Do they say in the Windy City, Chicago: Don’t bring a tired, and rebutted, argument to a policy discussion? When, even if the did Dim Won, a/k/a Barack Obama would not understand it anyhow, from Dim Won’s State of the Union, 3014, via Robert Stacy McCain [1]:
You know, today, women make up about half our workforce, but they still make 77 cents for every dollar a man earns. That is wrong, and in 2014, it’s an embarrassment.
Women deserve equal pay for equal work.
You know, she deserves to have a baby without sacrificing her job. A mother deserves a day off to care for a sick child or sick parent without running into hardship.
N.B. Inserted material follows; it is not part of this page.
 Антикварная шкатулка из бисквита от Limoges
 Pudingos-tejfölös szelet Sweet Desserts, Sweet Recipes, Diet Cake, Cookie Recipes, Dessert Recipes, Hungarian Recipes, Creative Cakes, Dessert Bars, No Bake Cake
And you know what, a father does too. It is time to do away with workplace policies that belong in a “Mad Men” episode. This year let’s all come together, Congress, the White House, businesses from Wall Street to Main Street, to give every woman the opportunity she deserves, because I believe when women succeed, America succeeds.
Maybe Dim Won just didn’t say deserve often enough? Simply saying the word deserve, over and over, does not make it so.
Reax:
So here we have a myth (women “still make 77 cents for every dollar a man earns”), a slogan (“equal pay for equal work”), and a number of vague rhetorical gestures toward policy to overcome a mythical disparity in accordance with an egalitarian slogan.
Thomas Sowell, 2008, video:
Hat tip video and reax, Scott Johnson, Powerline [2]:
Thomas Sowell has made a cottage industry of debunking this bogus statistic. Dean Kalahar drew on Sowell’s research for the 2012 column “The female wage gap is a major economic myth.” [3] Most recently, this past August, feminist Hanna Rosin joined the party in the Slate column “The gender wage gap lie.” [4]
Men and women are different. They make different decisions with different economic outcomes.